For clients of all ages, I have explained that while "Amy" has a big job of keeping us safe, she can sometimes be bossy and at times even a big bully who keeps us from doing the things we would love to do. "Bossing Back to Amy" is an internal dialogue technique for all ages that can help when someone has a thought that is causing anxiety.


For example, let's say someone has the thought, "No one is going to like me this year at school." Being able to give "Amy" back that same level of bossiness could go something like this: "Amy, you don't know everything! I am not listening to a word you are saying!"

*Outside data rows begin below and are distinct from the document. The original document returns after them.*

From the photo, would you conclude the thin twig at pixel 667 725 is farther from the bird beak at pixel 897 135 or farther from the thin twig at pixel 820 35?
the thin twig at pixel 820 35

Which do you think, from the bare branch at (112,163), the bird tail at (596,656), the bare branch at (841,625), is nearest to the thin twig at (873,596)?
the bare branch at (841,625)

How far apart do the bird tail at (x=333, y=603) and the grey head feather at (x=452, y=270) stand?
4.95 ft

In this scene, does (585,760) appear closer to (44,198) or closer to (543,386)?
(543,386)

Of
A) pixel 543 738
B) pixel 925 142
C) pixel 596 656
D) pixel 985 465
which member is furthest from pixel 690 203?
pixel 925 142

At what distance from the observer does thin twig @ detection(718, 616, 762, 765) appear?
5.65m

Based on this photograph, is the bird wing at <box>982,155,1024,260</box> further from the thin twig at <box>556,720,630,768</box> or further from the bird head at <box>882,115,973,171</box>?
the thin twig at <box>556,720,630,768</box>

Use of Anxiety Coping Statements for All Ages

Sometimes, just having a simple anchor statement can help us cope with anxiety. Here are some examples: This feeling is normal and will soon pass. I am safe and I will make it through this!


I encourage my clients to get creative and come up with their spin on anxiety-coping statements that will work best for them.


Family Bibliotherapy and Art Activity


One of my all-time favorites to address school anxiety is "The Invisible String Backpack" by Patrice Karst. This book is an excellent tool to help children learn how the character in the book navigates facing her fears of going to school. It is a precious book that provides numerous teachable moments through storytelling! I have read this book to children and their families, and followed up with a fun art activity that provided the children a chance to choose their favorite item from the invisible backpack to help remind them of the concepts from the book. You can get creative as a family and use drawings, paint, role-plays, or whatever you think your child/children will enjoy; the possibilities are endless!


Link to The Invisible String Backpack" by Patrice Karst.


Other Book Recommendations for School-Based Anxiety that are Great!


The Kissing Hand by Audrey Penn and Ruth Harper


The Invisible String by Patrice Karst


Thank you so much for taking the time to read my blog post! I hope that you found the anxiety management tools to be helpful for school anxiety.